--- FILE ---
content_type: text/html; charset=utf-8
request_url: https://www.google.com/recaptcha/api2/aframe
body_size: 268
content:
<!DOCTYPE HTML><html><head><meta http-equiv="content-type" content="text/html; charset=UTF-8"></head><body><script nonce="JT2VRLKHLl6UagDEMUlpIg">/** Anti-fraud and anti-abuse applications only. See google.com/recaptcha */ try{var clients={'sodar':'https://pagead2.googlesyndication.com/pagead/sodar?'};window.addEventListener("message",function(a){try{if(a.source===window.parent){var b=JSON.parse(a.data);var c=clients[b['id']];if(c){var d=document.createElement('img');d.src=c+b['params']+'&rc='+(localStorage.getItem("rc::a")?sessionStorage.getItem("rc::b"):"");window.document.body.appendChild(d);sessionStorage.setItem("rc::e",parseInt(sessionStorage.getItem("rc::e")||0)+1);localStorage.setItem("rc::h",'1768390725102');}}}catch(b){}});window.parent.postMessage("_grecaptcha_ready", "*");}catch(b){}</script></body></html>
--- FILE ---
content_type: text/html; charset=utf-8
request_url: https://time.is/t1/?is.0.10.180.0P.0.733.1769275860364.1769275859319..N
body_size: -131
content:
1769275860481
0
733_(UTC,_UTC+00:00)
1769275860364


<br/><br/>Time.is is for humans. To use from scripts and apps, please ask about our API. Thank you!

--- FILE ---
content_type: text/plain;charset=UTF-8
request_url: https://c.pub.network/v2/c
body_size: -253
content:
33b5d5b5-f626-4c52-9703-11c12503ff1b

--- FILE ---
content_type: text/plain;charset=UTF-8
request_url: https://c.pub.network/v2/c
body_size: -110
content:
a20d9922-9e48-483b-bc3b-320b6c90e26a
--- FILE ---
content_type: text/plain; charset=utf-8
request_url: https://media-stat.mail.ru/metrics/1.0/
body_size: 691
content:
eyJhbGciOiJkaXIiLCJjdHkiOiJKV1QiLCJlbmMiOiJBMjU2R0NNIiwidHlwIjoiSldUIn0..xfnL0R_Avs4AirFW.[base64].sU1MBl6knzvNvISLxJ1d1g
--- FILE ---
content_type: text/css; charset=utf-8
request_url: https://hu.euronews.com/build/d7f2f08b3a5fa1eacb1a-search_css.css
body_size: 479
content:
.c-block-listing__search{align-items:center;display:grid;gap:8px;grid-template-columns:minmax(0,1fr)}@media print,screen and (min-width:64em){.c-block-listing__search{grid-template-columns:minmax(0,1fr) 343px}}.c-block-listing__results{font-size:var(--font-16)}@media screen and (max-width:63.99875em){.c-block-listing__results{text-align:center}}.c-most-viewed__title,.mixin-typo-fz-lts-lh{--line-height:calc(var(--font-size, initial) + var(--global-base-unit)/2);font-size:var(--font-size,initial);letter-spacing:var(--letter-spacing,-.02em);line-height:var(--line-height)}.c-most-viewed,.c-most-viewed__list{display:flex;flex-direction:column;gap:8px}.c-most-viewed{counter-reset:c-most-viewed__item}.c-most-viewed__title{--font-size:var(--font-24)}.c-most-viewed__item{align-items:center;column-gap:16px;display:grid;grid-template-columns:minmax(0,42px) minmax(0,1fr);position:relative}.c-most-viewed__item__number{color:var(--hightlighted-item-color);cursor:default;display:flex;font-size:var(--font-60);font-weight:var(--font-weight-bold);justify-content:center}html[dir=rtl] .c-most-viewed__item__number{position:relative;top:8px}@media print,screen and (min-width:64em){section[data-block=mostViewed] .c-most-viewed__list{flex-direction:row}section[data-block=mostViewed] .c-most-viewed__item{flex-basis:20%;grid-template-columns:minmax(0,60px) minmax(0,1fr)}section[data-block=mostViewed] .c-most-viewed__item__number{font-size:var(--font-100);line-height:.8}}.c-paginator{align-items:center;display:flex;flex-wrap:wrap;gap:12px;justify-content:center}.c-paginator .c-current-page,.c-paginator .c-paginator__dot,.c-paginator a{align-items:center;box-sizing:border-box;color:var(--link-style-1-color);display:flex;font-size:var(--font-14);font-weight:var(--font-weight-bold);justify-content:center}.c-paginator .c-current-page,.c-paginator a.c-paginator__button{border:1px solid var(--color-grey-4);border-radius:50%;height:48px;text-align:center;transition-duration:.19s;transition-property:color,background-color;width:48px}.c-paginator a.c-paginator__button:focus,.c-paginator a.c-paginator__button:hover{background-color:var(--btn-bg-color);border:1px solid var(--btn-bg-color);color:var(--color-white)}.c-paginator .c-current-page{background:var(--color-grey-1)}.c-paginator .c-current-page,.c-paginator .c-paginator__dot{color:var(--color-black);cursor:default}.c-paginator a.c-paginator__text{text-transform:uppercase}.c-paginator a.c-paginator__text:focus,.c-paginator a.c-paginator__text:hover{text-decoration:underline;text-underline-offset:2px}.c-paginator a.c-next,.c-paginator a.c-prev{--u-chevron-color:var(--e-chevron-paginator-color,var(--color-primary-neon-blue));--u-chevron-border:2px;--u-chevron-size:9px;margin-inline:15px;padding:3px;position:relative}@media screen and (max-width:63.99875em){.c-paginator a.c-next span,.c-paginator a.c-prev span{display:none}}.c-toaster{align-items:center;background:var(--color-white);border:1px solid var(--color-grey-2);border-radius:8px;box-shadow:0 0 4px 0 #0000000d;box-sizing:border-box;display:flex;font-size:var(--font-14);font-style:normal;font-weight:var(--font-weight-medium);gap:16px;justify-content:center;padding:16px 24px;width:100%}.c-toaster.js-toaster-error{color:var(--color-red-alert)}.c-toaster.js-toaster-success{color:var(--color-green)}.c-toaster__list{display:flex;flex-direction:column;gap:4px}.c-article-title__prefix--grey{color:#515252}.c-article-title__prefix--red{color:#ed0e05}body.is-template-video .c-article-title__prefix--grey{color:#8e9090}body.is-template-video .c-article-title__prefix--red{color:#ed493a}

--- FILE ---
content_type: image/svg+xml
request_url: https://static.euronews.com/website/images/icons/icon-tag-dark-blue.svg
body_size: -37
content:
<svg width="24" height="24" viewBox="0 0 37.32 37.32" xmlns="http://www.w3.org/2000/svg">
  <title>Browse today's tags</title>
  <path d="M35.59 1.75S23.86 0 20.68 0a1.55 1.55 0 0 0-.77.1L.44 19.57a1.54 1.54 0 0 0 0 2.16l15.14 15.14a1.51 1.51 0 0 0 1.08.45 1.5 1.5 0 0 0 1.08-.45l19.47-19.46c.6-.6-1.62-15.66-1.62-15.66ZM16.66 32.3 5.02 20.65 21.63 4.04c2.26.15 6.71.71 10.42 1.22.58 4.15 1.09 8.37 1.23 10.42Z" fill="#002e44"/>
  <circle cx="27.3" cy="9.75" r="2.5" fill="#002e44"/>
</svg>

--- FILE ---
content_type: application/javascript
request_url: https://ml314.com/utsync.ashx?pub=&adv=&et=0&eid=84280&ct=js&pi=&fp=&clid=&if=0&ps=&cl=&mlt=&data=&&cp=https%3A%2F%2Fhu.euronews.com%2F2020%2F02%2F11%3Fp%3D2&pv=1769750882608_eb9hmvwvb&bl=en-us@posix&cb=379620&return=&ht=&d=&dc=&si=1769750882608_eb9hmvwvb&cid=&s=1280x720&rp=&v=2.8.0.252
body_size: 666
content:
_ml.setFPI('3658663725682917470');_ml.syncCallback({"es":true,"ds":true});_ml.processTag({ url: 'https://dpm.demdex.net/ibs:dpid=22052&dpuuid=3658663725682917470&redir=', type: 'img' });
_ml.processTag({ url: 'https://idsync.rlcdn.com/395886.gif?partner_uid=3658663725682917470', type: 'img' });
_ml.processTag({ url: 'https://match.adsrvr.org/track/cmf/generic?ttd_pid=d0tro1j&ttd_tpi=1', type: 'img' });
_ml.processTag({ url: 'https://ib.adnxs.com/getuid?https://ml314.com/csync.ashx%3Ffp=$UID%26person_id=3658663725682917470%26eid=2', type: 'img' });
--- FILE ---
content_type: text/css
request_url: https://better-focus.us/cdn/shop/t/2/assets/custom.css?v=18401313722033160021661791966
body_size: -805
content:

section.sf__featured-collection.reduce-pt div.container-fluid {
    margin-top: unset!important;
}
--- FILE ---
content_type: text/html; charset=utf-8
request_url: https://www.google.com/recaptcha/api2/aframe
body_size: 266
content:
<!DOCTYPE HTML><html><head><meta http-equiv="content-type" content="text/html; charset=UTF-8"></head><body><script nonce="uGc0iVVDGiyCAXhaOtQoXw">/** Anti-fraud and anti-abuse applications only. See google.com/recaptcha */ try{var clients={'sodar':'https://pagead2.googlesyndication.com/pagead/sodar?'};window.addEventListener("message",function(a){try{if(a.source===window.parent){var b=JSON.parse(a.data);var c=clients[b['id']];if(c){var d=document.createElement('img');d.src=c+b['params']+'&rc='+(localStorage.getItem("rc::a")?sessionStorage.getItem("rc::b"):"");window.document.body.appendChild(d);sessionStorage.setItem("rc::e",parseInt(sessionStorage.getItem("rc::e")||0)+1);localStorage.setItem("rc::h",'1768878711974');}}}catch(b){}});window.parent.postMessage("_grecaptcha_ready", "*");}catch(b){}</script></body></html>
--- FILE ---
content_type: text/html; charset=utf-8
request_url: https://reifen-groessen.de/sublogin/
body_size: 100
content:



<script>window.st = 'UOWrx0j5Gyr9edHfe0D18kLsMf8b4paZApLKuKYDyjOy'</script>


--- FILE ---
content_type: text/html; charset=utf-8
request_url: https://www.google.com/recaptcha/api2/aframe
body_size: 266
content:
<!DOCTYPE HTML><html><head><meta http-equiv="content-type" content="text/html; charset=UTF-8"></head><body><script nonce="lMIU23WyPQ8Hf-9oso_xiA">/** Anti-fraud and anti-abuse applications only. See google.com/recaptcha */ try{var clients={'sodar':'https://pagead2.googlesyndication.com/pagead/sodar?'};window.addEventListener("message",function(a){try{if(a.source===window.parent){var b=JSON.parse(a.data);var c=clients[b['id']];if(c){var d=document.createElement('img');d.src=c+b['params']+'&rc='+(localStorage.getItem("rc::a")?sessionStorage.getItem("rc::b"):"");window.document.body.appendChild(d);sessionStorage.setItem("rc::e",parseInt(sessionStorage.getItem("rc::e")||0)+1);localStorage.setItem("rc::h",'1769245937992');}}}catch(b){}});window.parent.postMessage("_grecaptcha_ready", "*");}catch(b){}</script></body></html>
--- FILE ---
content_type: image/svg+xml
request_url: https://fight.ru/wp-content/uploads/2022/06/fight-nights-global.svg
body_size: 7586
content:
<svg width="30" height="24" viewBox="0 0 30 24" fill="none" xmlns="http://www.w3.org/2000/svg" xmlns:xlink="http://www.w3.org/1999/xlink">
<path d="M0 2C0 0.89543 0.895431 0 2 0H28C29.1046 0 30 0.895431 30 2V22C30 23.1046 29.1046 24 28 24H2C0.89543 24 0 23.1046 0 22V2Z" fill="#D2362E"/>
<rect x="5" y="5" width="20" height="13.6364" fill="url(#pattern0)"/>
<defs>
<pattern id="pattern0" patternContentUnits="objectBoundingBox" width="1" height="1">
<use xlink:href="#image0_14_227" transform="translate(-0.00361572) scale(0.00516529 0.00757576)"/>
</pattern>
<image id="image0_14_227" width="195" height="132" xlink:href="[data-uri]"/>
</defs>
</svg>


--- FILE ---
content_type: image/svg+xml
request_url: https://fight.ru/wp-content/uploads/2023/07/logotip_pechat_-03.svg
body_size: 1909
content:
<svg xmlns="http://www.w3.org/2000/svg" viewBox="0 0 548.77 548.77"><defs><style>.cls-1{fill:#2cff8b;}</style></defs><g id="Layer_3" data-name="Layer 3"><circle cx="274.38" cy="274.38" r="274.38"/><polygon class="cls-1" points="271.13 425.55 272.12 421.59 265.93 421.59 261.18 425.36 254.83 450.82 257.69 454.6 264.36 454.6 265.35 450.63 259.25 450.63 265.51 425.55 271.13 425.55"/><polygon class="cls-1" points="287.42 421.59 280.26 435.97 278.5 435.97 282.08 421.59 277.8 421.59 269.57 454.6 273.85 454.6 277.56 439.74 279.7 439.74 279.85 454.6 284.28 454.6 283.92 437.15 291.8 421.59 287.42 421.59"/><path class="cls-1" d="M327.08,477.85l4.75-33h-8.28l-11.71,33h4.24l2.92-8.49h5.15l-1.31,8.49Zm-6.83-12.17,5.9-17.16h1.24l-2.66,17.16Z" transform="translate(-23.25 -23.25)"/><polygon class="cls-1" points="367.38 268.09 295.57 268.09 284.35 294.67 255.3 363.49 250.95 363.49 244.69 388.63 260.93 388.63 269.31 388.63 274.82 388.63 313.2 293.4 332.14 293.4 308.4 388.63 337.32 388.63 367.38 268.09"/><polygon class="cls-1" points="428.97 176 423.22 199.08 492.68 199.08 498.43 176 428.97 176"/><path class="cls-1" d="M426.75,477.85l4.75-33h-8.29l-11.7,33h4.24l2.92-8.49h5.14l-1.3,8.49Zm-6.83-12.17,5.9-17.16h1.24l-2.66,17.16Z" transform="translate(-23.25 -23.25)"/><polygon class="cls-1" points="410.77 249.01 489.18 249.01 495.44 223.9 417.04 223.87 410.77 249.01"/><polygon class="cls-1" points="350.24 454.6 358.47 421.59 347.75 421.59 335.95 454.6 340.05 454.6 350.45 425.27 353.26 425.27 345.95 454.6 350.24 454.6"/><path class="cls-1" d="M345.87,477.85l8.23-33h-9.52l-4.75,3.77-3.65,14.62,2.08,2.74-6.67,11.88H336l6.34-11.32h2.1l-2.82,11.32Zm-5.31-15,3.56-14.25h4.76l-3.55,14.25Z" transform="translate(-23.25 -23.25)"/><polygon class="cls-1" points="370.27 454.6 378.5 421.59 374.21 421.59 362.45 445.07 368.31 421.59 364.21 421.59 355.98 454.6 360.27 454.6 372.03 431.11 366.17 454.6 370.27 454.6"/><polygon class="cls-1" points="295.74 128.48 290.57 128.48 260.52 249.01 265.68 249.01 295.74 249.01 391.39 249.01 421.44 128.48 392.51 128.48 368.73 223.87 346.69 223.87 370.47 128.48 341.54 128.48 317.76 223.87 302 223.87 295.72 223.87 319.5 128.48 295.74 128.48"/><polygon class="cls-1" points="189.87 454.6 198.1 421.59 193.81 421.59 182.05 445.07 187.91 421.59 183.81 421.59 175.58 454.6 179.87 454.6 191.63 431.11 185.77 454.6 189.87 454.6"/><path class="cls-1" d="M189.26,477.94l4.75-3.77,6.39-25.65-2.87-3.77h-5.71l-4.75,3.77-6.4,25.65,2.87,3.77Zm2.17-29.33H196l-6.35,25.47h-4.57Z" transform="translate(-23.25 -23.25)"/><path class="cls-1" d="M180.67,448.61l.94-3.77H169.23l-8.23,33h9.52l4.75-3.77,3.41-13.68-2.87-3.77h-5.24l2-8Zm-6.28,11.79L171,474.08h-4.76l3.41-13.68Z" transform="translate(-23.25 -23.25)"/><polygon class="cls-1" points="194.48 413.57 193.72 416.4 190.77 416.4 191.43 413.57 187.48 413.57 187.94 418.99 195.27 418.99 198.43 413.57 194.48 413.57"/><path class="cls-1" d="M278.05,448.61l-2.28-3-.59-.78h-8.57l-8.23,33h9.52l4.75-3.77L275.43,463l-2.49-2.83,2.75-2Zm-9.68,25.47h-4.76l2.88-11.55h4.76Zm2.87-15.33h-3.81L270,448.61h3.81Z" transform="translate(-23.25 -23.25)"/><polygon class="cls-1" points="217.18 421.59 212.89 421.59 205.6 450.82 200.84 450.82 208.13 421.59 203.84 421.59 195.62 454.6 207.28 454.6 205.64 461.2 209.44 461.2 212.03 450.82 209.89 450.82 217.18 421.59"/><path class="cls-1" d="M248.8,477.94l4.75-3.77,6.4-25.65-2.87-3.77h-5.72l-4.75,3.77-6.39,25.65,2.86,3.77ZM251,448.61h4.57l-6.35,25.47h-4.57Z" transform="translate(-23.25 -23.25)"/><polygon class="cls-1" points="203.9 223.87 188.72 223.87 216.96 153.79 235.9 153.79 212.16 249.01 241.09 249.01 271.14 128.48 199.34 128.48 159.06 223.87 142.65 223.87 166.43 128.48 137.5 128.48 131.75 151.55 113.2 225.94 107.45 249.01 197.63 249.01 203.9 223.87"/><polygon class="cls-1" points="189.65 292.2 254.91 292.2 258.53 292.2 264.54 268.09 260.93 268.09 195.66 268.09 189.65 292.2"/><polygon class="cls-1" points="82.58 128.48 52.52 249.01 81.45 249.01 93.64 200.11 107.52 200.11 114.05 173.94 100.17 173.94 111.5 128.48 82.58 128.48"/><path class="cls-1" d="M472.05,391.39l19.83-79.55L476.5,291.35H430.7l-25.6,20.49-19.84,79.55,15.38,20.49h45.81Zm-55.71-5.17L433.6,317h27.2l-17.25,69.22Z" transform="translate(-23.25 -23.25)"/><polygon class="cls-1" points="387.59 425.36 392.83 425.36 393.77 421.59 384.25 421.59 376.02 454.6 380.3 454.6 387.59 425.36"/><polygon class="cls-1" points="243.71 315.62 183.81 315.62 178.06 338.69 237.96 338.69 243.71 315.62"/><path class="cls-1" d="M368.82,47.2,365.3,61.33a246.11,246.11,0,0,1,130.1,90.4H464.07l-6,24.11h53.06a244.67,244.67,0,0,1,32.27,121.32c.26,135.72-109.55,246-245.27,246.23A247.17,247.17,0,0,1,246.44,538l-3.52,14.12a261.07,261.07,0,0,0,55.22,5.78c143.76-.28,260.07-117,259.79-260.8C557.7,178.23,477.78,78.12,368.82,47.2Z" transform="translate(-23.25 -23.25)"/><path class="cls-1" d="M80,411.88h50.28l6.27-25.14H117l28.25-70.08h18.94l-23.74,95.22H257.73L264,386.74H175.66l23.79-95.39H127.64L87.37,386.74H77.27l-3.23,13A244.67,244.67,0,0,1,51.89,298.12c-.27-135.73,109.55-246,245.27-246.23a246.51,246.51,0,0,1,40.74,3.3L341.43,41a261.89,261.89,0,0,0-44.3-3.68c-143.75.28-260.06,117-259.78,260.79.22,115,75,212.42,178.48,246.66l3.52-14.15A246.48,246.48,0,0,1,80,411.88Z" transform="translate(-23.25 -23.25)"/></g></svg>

• Exercise
Which lines above include the word "ashx"? Pick them out and copy them.

• Result of the exercise
request_url: https://ml314.com/utsync.ashx?pub=&adv=&et=0&eid=84280&ct=js&pi=&fp=&clid=&if=0&ps=&cl=&mlt=&data=&&cp=https%3A%2F%2Fhu.euronews.com%2F2020%2F02%2F11%3Fp%3D2&pv=1769750882608_eb9hmvwvb&bl=en-us@posix&cb=379620&return=&ht=&d=&dc=&si=1769750882608_eb9hmvwvb&cid=&s=1280x720&rp=&v=2.8.0.252
_ml.processTag({ url: 'https://ib.adnxs.com/getuid?https://ml314.com/csync.ashx%3Ffp=$UID%26person_id=3658663725682917470%26eid=2', type: 'img' });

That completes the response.